What can the parents, and the network do? Dellosa offers suggestions.
"Parents must make sure showbiz is merely an `extra-curricular activity'. They also must make sure it doesn't create undue stress or pressure on the children, and should not keep them from leading balanced lives."
TV hosts, he goes on, must be more sensitive to their guests and everything that happens on the show. Dellosa thinks a good TV host must take charge whenever something is getting out of hand on stage. He must respect age-appropriate games or activities.

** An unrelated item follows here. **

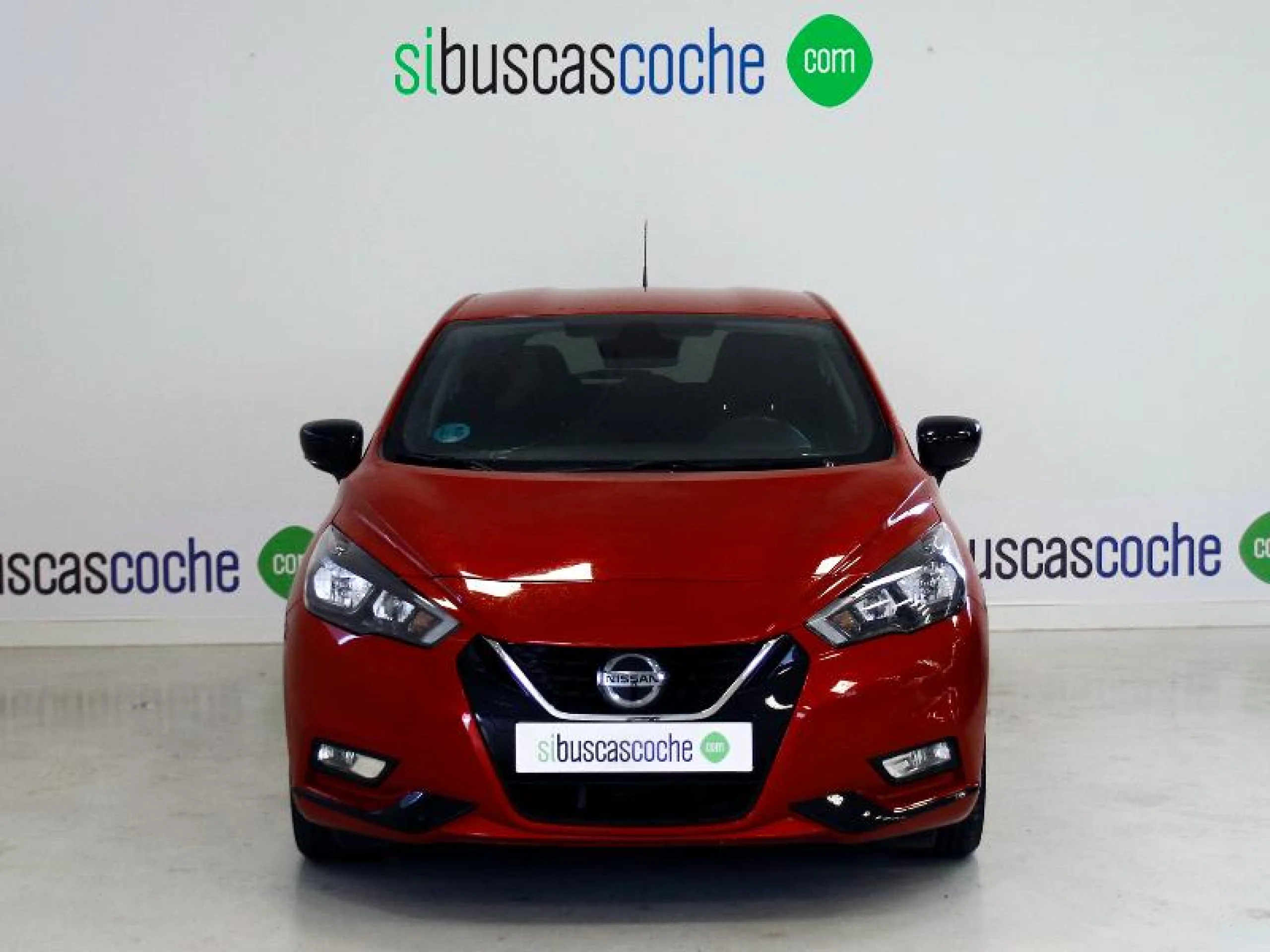 NISSAN MICRA IG T 68 KW (92 CV) CVT N DESIGN CHROME - Foto 18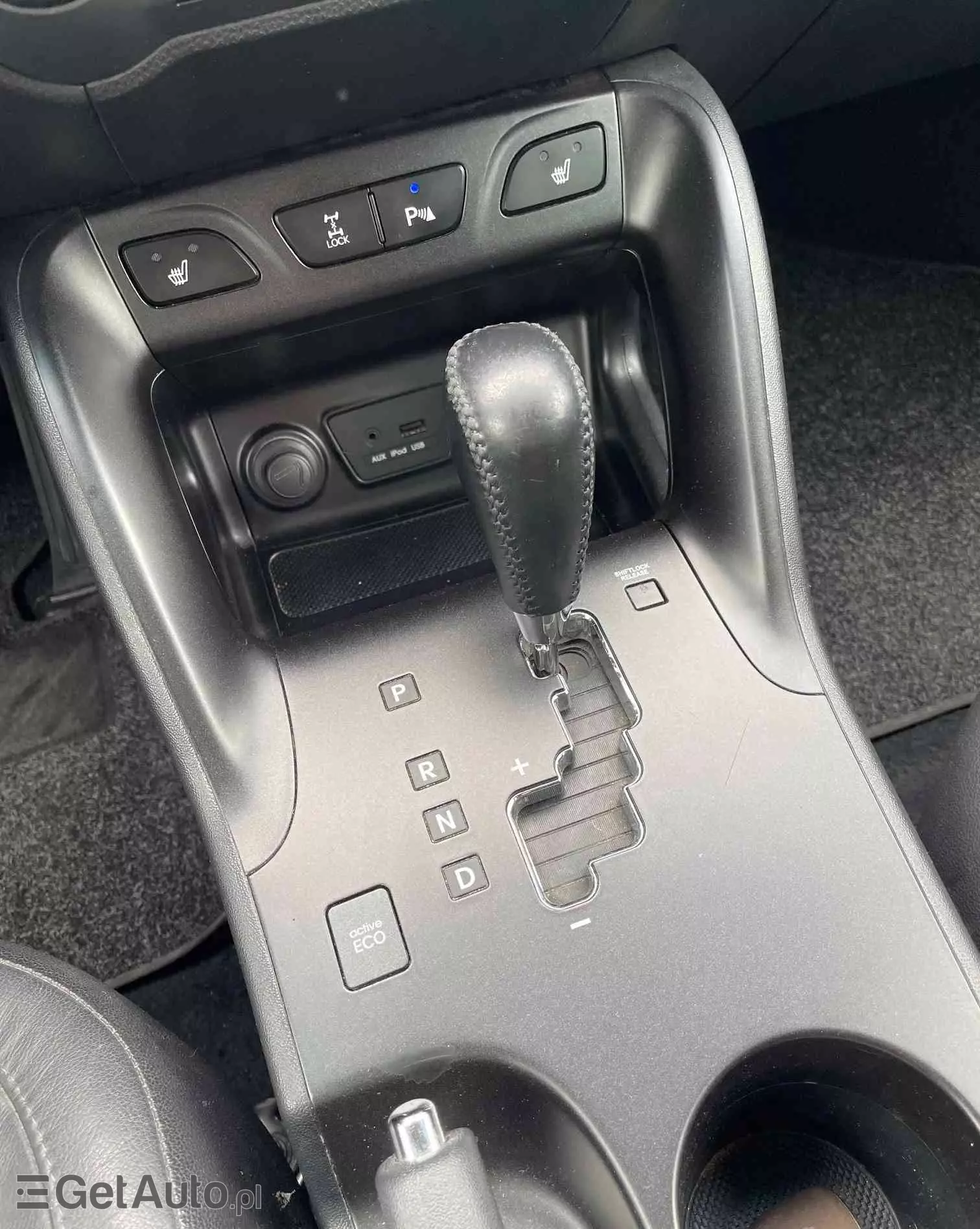 HYUNDAI Ix35 2.0 CRDi 4WD Automatik Premium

As for the all-powerful networks, Dellosa is all out for values education, spiritual formation, sensitivity training and personal growth programs for young talents. Sadly though, he notes that life coaching and counseling services are hardly offered to stars despite the pressure they're going through.
For now, Dellosa says Jan-Jan may not even understand what all the fuss around him is all about. But it's wrong to think he doesn't need help.
Dellosa insists someone must help Jan-Jan make sense of what's happening. Someone must help him overcome guilt, shame and humiliation. His classmates, playmates and even cruel adults will still ridicule him. And Jan-Jan must learn how to deal with this.
Finally, someone must check on him for signs of depression, anxiety, post-traumatic stress and psychosomatic illnesses.
The issue has become a wake-up call for networks. ABS-CBN is drafting a child protection handbook that will apply to minors and news coverage on children. TV5 has its Guidelines on the Treatment of Children as Viewers, Subjects, Talents or Participants. A child psychologist will make sure these guidelines are followed. The network has vowed to assign a child welfare coordinator in every stage of production. It will also hold regular seminars and sensitivity training sessions for its talents and employees.
Let's hope these measures are not just band-aid solutions. Let's hope they last. And make life a little better for the little children who are sometimes victims of parents hungry for fame and fortune.